◆ **Exercise material**
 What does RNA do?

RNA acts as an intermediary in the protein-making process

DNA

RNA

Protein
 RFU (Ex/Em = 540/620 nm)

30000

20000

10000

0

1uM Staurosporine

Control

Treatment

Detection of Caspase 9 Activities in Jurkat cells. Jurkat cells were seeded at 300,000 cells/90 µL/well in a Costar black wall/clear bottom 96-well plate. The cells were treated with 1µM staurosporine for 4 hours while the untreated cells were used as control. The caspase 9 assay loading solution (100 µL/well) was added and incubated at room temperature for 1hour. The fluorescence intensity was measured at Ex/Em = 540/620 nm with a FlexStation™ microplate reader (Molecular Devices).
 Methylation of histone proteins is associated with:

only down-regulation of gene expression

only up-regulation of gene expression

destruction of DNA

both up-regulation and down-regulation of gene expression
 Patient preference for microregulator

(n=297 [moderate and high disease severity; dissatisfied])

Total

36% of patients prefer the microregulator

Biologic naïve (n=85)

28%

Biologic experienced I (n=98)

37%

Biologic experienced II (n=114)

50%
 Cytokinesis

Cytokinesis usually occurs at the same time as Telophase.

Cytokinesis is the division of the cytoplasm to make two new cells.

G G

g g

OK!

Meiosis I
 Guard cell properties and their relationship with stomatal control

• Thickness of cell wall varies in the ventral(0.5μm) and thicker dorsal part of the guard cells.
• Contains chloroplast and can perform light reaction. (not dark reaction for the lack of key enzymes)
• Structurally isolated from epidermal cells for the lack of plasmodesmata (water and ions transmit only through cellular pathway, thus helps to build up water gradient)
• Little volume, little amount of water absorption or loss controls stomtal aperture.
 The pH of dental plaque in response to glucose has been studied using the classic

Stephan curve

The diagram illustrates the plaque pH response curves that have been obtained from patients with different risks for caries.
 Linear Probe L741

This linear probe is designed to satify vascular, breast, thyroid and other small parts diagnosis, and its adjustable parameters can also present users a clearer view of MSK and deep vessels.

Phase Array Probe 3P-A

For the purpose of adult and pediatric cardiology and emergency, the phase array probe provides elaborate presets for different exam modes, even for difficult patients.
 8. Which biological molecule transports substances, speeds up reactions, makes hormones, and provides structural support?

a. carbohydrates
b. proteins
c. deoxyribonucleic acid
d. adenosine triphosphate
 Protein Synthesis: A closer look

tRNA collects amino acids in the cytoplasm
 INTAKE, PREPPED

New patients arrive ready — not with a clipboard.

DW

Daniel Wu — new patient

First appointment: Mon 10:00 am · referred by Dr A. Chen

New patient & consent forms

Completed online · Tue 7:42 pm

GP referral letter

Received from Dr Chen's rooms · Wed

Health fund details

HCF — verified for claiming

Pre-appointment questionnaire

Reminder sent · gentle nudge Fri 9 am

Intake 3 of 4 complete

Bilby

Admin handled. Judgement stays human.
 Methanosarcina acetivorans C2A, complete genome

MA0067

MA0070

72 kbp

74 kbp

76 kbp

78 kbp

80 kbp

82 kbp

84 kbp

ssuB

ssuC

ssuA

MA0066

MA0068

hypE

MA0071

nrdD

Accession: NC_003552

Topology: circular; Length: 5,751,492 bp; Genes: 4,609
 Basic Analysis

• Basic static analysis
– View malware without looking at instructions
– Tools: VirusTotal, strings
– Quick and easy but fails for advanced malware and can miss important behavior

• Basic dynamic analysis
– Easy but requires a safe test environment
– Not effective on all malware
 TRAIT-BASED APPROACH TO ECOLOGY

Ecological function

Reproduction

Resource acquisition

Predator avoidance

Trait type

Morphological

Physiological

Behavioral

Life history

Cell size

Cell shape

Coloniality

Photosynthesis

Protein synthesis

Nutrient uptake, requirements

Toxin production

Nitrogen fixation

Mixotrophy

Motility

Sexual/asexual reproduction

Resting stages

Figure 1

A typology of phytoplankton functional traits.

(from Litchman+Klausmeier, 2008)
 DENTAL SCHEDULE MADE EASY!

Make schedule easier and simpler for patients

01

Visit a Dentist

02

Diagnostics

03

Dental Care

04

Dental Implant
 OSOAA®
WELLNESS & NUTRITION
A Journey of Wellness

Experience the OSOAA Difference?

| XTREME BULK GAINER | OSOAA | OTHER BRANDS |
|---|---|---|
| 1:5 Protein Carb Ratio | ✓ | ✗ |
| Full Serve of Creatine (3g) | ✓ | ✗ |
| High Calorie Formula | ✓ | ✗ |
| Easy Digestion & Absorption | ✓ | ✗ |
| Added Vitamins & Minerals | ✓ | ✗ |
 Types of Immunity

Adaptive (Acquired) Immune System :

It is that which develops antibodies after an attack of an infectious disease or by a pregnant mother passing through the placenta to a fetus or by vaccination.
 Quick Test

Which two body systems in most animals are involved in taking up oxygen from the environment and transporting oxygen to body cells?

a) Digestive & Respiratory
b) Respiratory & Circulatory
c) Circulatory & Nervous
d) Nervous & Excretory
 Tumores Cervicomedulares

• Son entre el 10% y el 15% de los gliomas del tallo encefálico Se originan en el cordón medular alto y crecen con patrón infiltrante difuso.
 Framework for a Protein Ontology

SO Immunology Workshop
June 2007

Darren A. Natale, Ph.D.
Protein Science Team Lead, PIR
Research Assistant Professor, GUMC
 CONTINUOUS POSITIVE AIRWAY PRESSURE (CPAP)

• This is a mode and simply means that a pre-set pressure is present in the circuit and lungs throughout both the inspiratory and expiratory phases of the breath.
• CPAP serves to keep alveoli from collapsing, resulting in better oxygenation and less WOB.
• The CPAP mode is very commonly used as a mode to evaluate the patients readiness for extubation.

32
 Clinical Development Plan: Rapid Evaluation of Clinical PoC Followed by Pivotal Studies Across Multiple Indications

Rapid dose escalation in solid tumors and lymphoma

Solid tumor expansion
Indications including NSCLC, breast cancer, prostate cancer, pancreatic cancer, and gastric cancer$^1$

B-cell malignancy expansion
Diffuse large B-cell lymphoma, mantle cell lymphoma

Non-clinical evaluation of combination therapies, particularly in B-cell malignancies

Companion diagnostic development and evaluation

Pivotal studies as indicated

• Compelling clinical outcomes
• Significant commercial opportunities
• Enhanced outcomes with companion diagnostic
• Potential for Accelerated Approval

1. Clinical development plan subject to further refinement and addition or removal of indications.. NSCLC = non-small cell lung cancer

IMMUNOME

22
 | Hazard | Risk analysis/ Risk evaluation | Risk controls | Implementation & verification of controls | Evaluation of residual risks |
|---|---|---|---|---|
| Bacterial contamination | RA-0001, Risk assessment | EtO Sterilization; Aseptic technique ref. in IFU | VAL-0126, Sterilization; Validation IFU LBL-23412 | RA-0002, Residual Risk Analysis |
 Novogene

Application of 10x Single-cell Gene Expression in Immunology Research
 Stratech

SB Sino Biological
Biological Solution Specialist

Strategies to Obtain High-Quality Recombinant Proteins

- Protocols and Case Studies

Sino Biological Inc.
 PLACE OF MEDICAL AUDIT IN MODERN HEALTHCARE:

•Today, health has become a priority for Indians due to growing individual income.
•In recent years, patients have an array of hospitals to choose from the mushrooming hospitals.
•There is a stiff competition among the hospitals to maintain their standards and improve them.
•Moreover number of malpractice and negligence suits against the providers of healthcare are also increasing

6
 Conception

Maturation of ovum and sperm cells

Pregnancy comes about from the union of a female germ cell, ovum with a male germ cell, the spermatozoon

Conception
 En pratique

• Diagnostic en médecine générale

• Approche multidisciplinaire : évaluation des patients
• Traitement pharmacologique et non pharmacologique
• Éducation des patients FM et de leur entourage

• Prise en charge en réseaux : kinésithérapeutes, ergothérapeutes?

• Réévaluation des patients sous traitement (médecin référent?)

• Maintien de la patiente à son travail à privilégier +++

◆ **Work request**
Print all records shown above, word for word.

◆ **Answer box**
 What does RNA do?

RNA acts as an intermediary in the protein-making process

DNA

RNA

Protein
 RFU (Ex/Em = 540/620 nm)

30000

20000

10000

0

1uM Staurosporine

Control

Treatment

Detection of Caspase 9 Activities in Jurkat cells. Jurkat cells were seeded at 300,000 cells/90 µL/well in a Costar black wall/clear bottom 96-well plate. The cells were treated with 1µM staurosporine for 4 hours while the untreated cells were used as control. The caspase 9 assay loading solution (100 µL/well) was added and incubated at room temperature for 1hour. The fluorescence intensity was measured at Ex/Em = 540/620 nm with a FlexStation™ microplate reader (Molecular Devices).
 Methylation of histone proteins is associated with:

only down-regulation of gene expression

only up-regulation of gene expression

destruction of DNA

both up-regulation and down-regulation of gene expression
 Patient preference for microregulator

(n=297 [moderate and high disease severity; dissatisfied])

Total

36% of patients prefer the microregulator

Biologic naïve (n=85)

28%

Biologic experienced I (n=98)

37%

Biologic experienced II (n=114)

50%
 Cytokinesis

Cytokinesis usually occurs at the same time as Telophase.

Cytokinesis is the division of the cytoplasm to make two new cells.

G G

g g

OK!

Meiosis I
 Guard cell properties and their relationship with stomatal control

• Thickness of cell wall varies in the ventral(0.5μm) and thicker dorsal part of the guard cells.
• Contains chloroplast and can perform light reaction. (not dark reaction for the lack of key enzymes)
• Structurally isolated from epidermal cells for the lack of plasmodesmata (water and ions transmit only through cellular pathway, thus helps to build up water gradient)
• Little volume, little amount of water absorption or loss controls stomtal aperture.
 The pH of dental plaque in response to glucose has been studied using the classic

Stephan curve

The diagram illustrates the plaque pH response curves that have been obtained from patients with different risks for caries.
 Linear Probe L741

This linear probe is designed to satify vascular, breast, thyroid and other small parts diagnosis, and its adjustable parameters can also present users a clearer view of MSK and deep vessels.

Phase Array Probe 3P-A

For the purpose of adult and pediatric cardiology and emergency, the phase array probe provides elaborate presets for different exam modes, even for difficult patients.
 8. Which biological molecule transports substances, speeds up reactions, makes hormones, and provides structural support?

a. carbohydrates
b. proteins
c. deoxyribonucleic acid
d. adenosine triphosphate
 Protein Synthesis: A closer look

tRNA collects amino acids in the cytoplasm
 INTAKE, PREPPED

New patients arrive ready — not with a clipboard.

DW

Daniel Wu — new patient

First appointment: Mon 10:00 am · referred by Dr A. Chen

New patient & consent forms

Completed online · Tue 7:42 pm

GP referral letter

Received from Dr Chen's rooms · Wed

Health fund details

HCF — verified for claiming

Pre-appointment questionnaire

Reminder sent · gentle nudge Fri 9 am

Intake 3 of 4 complete

Bilby

Admin handled. Judgement stays human.
 Methanosarcina acetivorans C2A, complete genome

MA0067

MA0070

72 kbp

74 kbp

76 kbp

78 kbp

80 kbp

82 kbp

84 kbp

ssuB

ssuC

ssuA

MA0066

MA0068

hypE

MA0071

nrdD

Accession: NC_003552

Topology: circular; Length: 5,751,492 bp; Genes: 4,609
 Basic Analysis

• Basic static analysis
– View malware without looking at instructions
– Tools: VirusTotal, strings
– Quick and easy but fails for advanced malware and can miss important behavior

• Basic dynamic analysis
– Easy but requires a safe test environment
– Not effective on all malware
 TRAIT-BASED APPROACH TO ECOLOGY

Ecological function

Reproduction

Resource acquisition

Predator avoidance

Trait type

Morphological

Physiological

Behavioral

Life history

Cell size

Cell shape

Coloniality

Photosynthesis

Protein synthesis

Nutrient uptake, requirements

Toxin production

Nitrogen fixation

Mixotrophy

Motility

Sexual/asexual reproduction

Resting stages

Figure 1

A typology of phytoplankton functional traits.

(from Litchman+Klausmeier, 2008)
 DENTAL SCHEDULE MADE EASY!

Make schedule easier and simpler for patients

01

Visit a Dentist

02

Diagnostics

03

Dental Care

04

Dental Implant
 OSOAA®
WELLNESS & NUTRITION
A Journey of Wellness

Experience the OSOAA Difference?

| XTREME BULK GAINER | OSOAA | OTHER BRANDS |
|---|---|---|
| 1:5 Protein Carb Ratio | ✓ | ✗ |
| Full Serve of Creatine (3g) | ✓ | ✗ |
| High Calorie Formula | ✓ | ✗ |
| Easy Digestion & Absorption | ✓ | ✗ |
| Added Vitamins & Minerals | ✓ | ✗ |
 Types of Immunity

Adaptive (Acquired) Immune System :

It is that which develops antibodies after an attack of an infectious disease or by a pregnant mother passing through the placenta to a fetus or by vaccination.
 Quick Test

Which two body systems in most animals are involved in taking up oxygen from the environment and transporting oxygen to body cells?

a) Digestive & Respiratory
b) Respiratory & Circulatory
c) Circulatory & Nervous
d) Nervous & Excretory
 Tumores Cervicomedulares

• Son entre el 10% y el 15% de los gliomas del tallo encefálico Se originan en el cordón medular alto y crecen con patrón infiltrante difuso.
 Framework for a Protein Ontology

SO Immunology Workshop
June 2007

Darren A. Natale, Ph.D.
Protein Science Team Lead, PIR
Research Assistant Professor, GUMC
 CONTINUOUS POSITIVE AIRWAY PRESSURE (CPAP)

• This is a mode and simply means that a pre-set pressure is present in the circuit and lungs throughout both the inspiratory and expiratory phases of the breath.
• CPAP serves to keep alveoli from collapsing, resulting in better oxygenation and less WOB.
• The CPAP mode is very commonly used as a mode to evaluate the patients readiness for extubation.

32
 Clinical Development Plan: Rapid Evaluation of Clinical PoC Followed by Pivotal Studies Across Multiple Indications

Rapid dose escalation in solid tumors and lymphoma

Solid tumor expansion
Indications including NSCLC, breast cancer, prostate cancer, pancreatic cancer, and gastric cancer$^1$

B-cell malignancy expansion
Diffuse large B-cell lymphoma, mantle cell lymphoma

Non-clinical evaluation of combination therapies, particularly in B-cell malignancies

Companion diagnostic development and evaluation

Pivotal studies as indicated

• Compelling clinical outcomes
• Significant commercial opportunities
• Enhanced outcomes with companion diagnostic
• Potential for Accelerated Approval

1. Clinical development plan subject to further refinement and addition or removal of indications.. NSCLC = non-small cell lung cancer

IMMUNOME

22
 | Hazard | Risk analysis/ Risk evaluation | Risk controls | Implementation & verification of controls | Evaluation of residual risks |
|---|---|---|---|---|
| Bacterial contamination | RA-0001, Risk assessment | EtO Sterilization; Aseptic technique ref. in IFU | VAL-0126, Sterilization; Validation IFU LBL-23412 | RA-0002, Residual Risk Analysis |
 Novogene

Application of 10x Single-cell Gene Expression in Immunology Research
 Stratech

SB Sino Biological
Biological Solution Specialist

Strategies to Obtain High-Quality Recombinant Proteins

- Protocols and Case Studies

Sino Biological Inc.
 PLACE OF MEDICAL AUDIT IN MODERN HEALTHCARE:

•Today, health has become a priority for Indians due to growing individual income.
•In recent years, patients have an array of hospitals to choose from the mushrooming hospitals.
•There is a stiff competition among the hospitals to maintain their standards and improve them.
•Moreover number of malpractice and negligence suits against the providers of healthcare are also increasing

6
 Conception

Maturation of ovum and sperm cells

Pregnancy comes about from the union of a female germ cell, ovum with a male germ cell, the spermatozoon

Conception
 En pratique

• Diagnostic en médecine générale

• Approche multidisciplinaire : évaluation des patients
• Traitement pharmacologique et non pharmacologique
• Éducation des patients FM et de leur entourage

• Prise en charge en réseaux : kinésithérapeutes, ergothérapeutes?

• Réévaluation des patients sous traitement (médecin référent?)

• Maintien de la patiente à son travail à privilégier +++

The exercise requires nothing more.